A specialist in acute and elderly medicine, he said: “If you are on drugs that are inappropriate then you won’t feel well.
“These drugs build up over years and years. When medications gets started they are the right thing to do, but every time you add another medication, and the more you are on, the greater the build up of side effects.
“As people get older they get more illnesses and these medications just silently interact and subtly begin to make people feel unwell.
“It’s really hard to pick apart which medication is causing what. When you get to the stage when you are on eight or more, you are going to have some form of side effects.
“As you get older, when you are on a lot of drugs it can become so severe that you might present in hospital for a fall, confusion or severe sickness just because these drugs have gently built up in the system, interacting with other health issues and eventually causing severe illness.”
The Scottish Government say that there is often a “mismatch” between prescribing guidelines for different conditions and the complex situations of each individual.
Dr Lowdon added: “As the population gets older and people survive more illness, it’s becoming more of a problem.”
Dr Lowdon said that prior to the Covid-19 pandemic they discovered around one in five hospital admissions were linked to drugs, although the incidence is higher among older people.
Medication issues ‘one of most common causes’ of frail people being admitted
“It’s one of the most common causes of frail people being admitted to hospital at present,” he added.
His point was echoed by Monifieth GP Dr Alison Clement and her colleague Dr Scott Jamieson, a doctor in Kirriemuir.
They emphasised why patients should speak to their GP about their medicines and feel confident to ask why they are taking them.
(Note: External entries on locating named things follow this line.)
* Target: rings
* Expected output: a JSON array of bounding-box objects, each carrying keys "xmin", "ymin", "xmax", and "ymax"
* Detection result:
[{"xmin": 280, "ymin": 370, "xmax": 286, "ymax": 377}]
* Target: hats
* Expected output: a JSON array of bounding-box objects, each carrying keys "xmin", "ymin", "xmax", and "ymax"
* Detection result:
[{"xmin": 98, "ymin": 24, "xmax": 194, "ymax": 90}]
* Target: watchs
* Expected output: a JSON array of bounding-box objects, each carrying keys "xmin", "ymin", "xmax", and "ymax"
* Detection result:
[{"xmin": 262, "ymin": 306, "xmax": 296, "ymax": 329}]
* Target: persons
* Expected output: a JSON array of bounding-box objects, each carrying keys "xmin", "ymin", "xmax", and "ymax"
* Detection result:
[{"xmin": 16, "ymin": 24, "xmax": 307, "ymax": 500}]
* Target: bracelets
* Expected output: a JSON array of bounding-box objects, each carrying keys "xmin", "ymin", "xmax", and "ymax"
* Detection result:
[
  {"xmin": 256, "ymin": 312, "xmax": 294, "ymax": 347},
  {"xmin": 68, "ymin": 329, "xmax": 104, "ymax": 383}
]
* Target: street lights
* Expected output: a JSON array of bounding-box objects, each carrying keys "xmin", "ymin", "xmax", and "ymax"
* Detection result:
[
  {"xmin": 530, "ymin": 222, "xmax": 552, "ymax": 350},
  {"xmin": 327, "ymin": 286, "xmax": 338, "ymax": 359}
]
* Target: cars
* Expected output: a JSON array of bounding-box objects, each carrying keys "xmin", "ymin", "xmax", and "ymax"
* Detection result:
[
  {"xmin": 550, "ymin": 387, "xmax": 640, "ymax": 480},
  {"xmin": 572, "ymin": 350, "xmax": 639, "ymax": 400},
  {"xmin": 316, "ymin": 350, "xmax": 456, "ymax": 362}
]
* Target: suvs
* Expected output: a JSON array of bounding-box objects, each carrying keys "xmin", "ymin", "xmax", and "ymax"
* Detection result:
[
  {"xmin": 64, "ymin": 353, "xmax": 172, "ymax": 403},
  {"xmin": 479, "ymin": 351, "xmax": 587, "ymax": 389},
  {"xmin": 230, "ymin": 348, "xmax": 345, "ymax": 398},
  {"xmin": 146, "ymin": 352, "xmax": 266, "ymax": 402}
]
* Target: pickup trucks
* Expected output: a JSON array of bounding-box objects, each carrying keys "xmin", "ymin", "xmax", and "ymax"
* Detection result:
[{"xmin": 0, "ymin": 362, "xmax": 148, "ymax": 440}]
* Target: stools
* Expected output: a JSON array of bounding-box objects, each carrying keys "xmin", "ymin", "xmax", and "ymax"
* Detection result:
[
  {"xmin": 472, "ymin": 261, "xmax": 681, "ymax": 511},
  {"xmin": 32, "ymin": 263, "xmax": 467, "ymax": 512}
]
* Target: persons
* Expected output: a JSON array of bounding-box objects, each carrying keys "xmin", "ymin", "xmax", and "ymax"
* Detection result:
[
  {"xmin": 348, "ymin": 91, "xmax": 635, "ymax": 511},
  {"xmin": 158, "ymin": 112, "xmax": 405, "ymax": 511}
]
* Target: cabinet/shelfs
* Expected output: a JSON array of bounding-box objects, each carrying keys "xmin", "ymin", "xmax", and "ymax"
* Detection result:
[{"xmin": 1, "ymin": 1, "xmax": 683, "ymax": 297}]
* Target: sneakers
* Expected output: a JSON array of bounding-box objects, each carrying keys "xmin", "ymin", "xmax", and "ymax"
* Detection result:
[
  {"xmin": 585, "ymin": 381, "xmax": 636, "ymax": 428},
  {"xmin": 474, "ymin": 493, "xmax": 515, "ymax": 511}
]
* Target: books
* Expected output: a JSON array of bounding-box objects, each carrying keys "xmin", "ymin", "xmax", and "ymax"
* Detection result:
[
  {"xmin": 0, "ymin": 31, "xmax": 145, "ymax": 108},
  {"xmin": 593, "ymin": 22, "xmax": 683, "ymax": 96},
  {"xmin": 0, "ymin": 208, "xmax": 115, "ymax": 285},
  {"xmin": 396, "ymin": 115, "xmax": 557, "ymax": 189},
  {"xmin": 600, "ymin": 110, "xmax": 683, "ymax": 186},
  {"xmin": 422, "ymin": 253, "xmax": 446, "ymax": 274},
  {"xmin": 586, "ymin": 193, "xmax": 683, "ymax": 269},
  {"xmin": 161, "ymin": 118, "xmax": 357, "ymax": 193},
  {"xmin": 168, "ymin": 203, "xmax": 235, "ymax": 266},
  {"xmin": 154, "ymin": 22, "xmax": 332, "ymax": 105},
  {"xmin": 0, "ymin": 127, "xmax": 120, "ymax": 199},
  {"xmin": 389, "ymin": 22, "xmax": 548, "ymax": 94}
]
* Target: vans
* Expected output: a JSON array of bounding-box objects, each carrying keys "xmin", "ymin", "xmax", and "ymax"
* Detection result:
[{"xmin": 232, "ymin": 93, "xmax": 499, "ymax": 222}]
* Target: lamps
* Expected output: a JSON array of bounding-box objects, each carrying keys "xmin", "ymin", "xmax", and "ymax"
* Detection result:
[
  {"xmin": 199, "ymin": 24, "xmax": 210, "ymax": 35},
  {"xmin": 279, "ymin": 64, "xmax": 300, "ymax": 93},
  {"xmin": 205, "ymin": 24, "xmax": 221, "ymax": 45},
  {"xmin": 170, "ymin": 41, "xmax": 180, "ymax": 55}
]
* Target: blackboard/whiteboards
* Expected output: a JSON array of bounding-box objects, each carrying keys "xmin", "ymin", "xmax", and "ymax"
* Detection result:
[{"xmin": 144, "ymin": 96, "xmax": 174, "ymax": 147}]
Dr Clement, clinical director of Angus Health and Social Care Partnership, said: “There are some medications which have a benefit that isn’t noticeable immediately, such as medicines to control your blood pressure to prevent you having a problem in the future.
“But you need to know why you are taking a medicine in the first place. It’s about giving people the confidence that if they don’t know they should ask.”
Both Angus GPs highlighted the role community pharmacists could play, and said patients could speak with them while collecting their medication.
Meanwhile, Dr Scott Jamieson also stressed the importance of patients informing their doctor if they decide to stop taking a medicine.
He said: “I think sometimes patients are too scared to ask. That creates work for us, for the patient and our pharmacy colleagues.
“If they don’t want to take a medicine or don’t feel it’s right for them, just ask. We’re really happy to engage in those conversations when they come in for routine appointments.
“It’s absolutely OK to phone up the practice and say you’re not taking this stuff.
“Let us know and we can have a conversation about it.”
Diane Robertson, NHS Tayside lead pharmacist, said that patients who are on multiple medications could also speak with their local pharmacy to understand exactly how and when they should be taking them.
“Medicines waste is patients not taking their medicine, but also not taking it in the right way and not getting the full benefit. It’s key that they take it in the right way.
“You just have to go to the community pharmacy and ask.”